Feel a sense of release and relaxation with each breath.
27,
26,
25,
24,
23,
22,
21,
20,
19,
18,
17,
16,
15,
16,
17,
18,
19,
20,
14,
13,
12,
11,
10,
9,
8,
7,
6,
5,
4,
3,
2,
1.
Picture yourself enveloped in a healing,
Protective cocoon of light.
This light is a brilliant,
Radiant white,
Symbolizing purity and safety.
As you breathe,
Feel this cocoon expanding,
Creating a safe and nurturing space around you.
Imagine any work-related stress or tension being gently released from your body and absorbed by this healing cocoon.
With each breath,
Release more stress,
Allowing it to dissipate into the universe,
Leaving you feeling lighter and freer.
Repeat your healing affirmation,
I am professional and capable,
I release and let go of stress.
I am professional and capable,
I release and let go of stress.
I am professional and capable,
I release and let go of stress.
Reinforcing your commitment to healing and letting go of work-related stress.
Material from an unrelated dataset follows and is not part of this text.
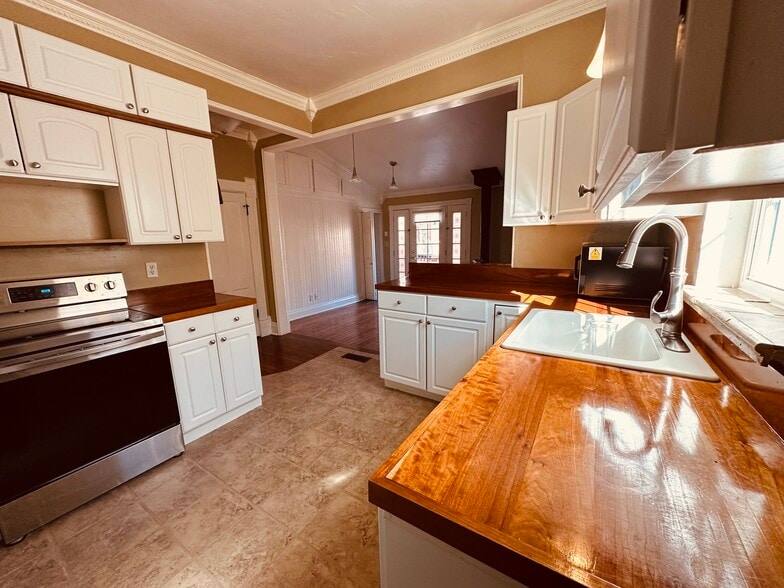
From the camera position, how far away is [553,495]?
531 mm

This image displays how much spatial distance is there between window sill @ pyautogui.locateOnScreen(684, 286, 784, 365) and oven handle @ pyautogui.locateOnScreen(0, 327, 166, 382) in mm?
2396

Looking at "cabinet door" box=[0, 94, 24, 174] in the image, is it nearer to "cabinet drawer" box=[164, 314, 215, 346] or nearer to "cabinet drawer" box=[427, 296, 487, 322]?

As you prepare to come out of the practice,
Bring awareness to any insights or sensations you would like to carry with you.
There's no need to force anything,
Simply notice what comes up for you.
Slowly start to deepen your breath,
Your breath,
Feeling the gentle rhythm of inhalation and exhalation.
Gradually begin to move your fingers and toes,
Awakening your body from its deep relaxation.
When you feel ready,
Roll onto one side,
Keeping your eyes closed.
Spend a moment here connecting with the ground beneath you,
Grounding yourself in the present moment.
Mindfully return to a seated position,
Bringing the calm and healing energy of this practice with you as you continue your journey toward relief from work-related stress.